• _Work instructions_:
Return each of the entries below precisely, with no pictures in the result.
======== Data for the task
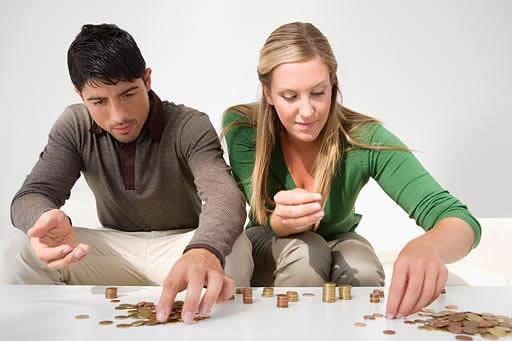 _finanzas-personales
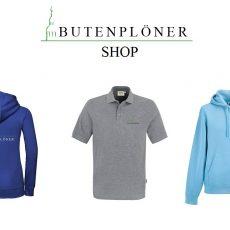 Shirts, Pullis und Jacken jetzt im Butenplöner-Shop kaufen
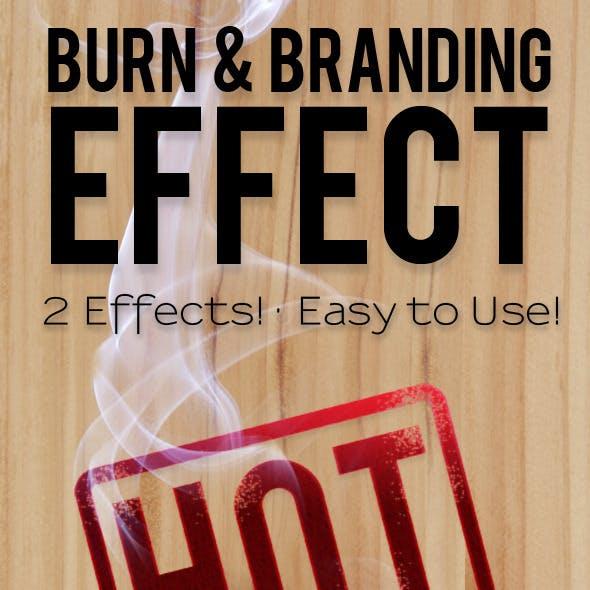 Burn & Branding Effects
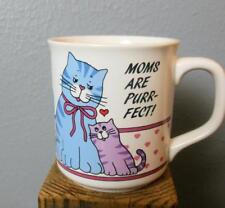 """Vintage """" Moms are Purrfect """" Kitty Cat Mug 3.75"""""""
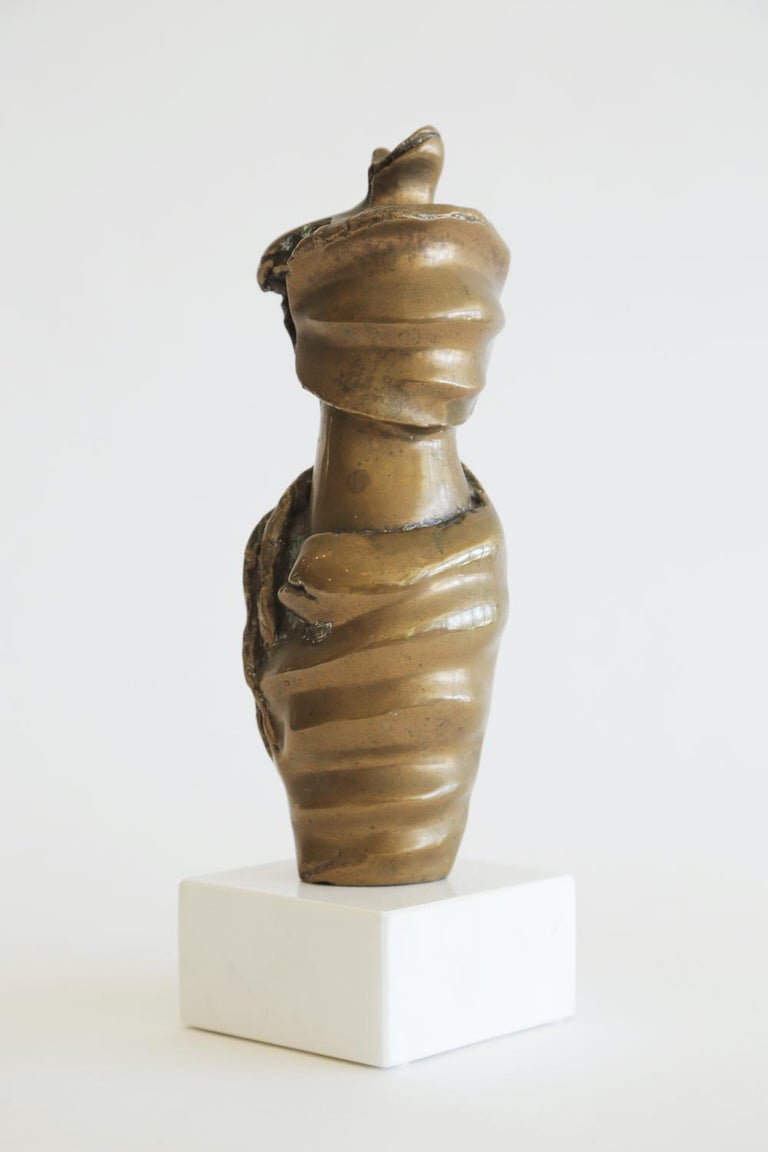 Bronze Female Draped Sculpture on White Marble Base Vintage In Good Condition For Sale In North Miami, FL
================
• _Answer box_:
 _finanzas-personales
 Shirts, Pullis und Jacken jetzt im Butenplöner-Shop kaufen
 Burn & Branding Effects
 """Vintage """" Moms are Purrfect """" Kitty Cat Mug 3.75"""""""
 Bronze Female Draped Sculpture on White Marble Base Vintage In Good Condition For Sale In North Miami, FL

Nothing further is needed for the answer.